■ **Required work**
Your reply should be an exact copy of the lines from the one that holds "request_url: https://www.google.com/recaptcha/api2/aframe" to the end of the data below.

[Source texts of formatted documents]
□ □ □ □

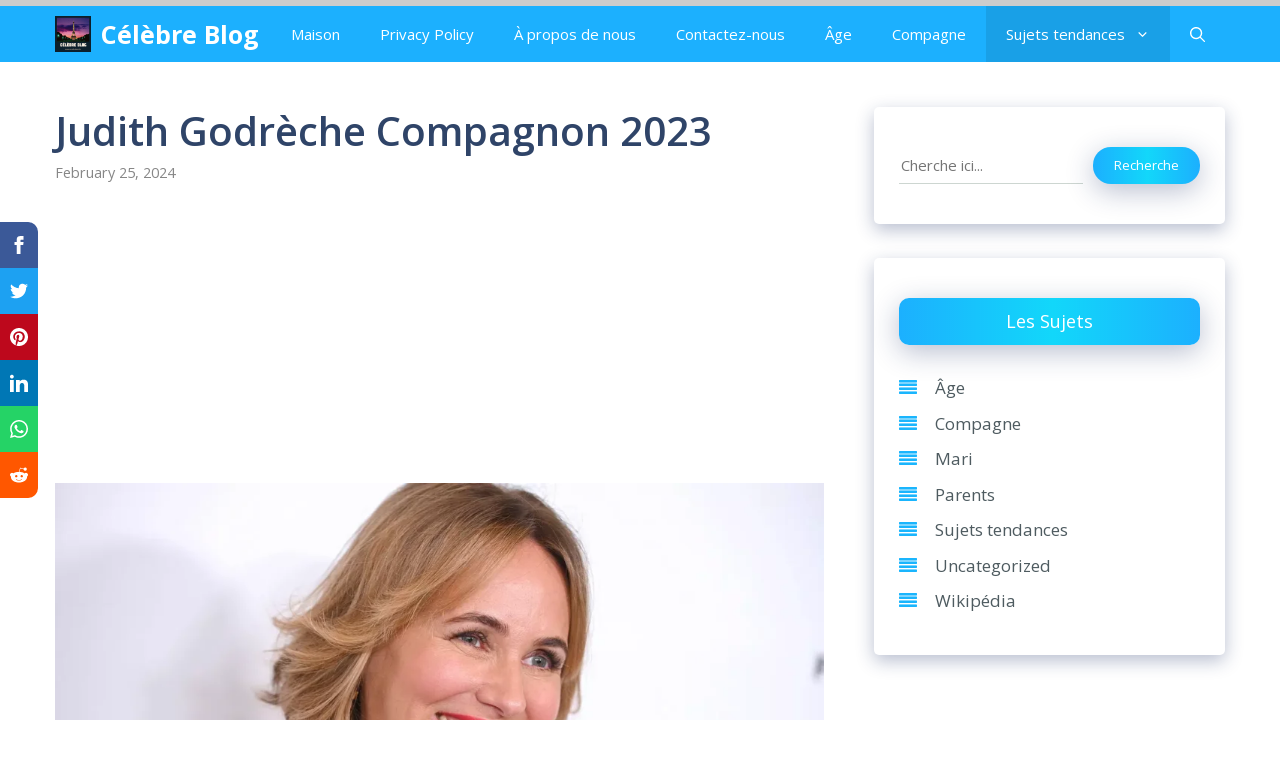

--- FILE ---
content_type: text/html; charset=utf-8
request_url: https://www.google.com/recaptcha/api2/aframe
body_size: 266
content:
<!DOCTYPE HTML><html><head><meta http-equiv="content-type" content="text/html; charset=UTF-8"></head><body><script nonce="R-w-t6lN1_YcuDJD0mYFaQ">/** Anti-fraud and anti-abuse applications only. See google.com/recaptcha */ try{var clients={'sodar':'https://pagead2.googlesyndication.com/pagead/sodar?'};window.addEventListener("message",function(a){try{if(a.source===window.parent){var b=JSON.parse(a.data);var c=clients[b['id']];if(c){var d=document.createElement('img');d.src=c+b['params']+'&rc='+(localStorage.getItem("rc::a")?sessionStorage.getItem("rc::b"):"");window.document.body.appendChild(d);sessionStorage.setItem("rc::e",parseInt(sessionStorage.getItem("rc::e")||0)+1);localStorage.setItem("rc::h",'1768942605691');}}}catch(b){}});window.parent.postMessage("_grecaptcha_ready", "*");}catch(b){}</script></body></html>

□ □ □ □

■ **Solution**
request_url: https://www.google.com/recaptcha/api2/aframe
body_size: 266
content:
<!DOCTYPE HTML><html><head><meta http-equiv="content-type" content="text/html; charset=UTF-8"></head><body><script nonce="R-w-t6lN1_YcuDJD0mYFaQ">/** Anti-fraud and anti-abuse applications only. See google.com/recaptcha */ try{var clients={'sodar':'https://pagead2.googlesyndication.com/pagead/sodar?'};window.addEventListener("message",function(a){try{if(a.source===window.parent){var b=JSON.parse(a.data);var c=clients[b['id']];if(c){var d=document.createElement('img');d.src=c+b['params']+'&rc='+(localStorage.getItem("rc::a")?sessionStorage.getItem("rc::b"):"");window.document.body.appendChild(d);sessionStorage.setItem("rc::e",parseInt(sessionStorage.getItem("rc::e")||0)+1);localStorage.setItem("rc::h",'1768942605691');}}}catch(b){}});window.parent.postMessage("_grecaptcha_ready", "*");}catch(b){}</script></body></html>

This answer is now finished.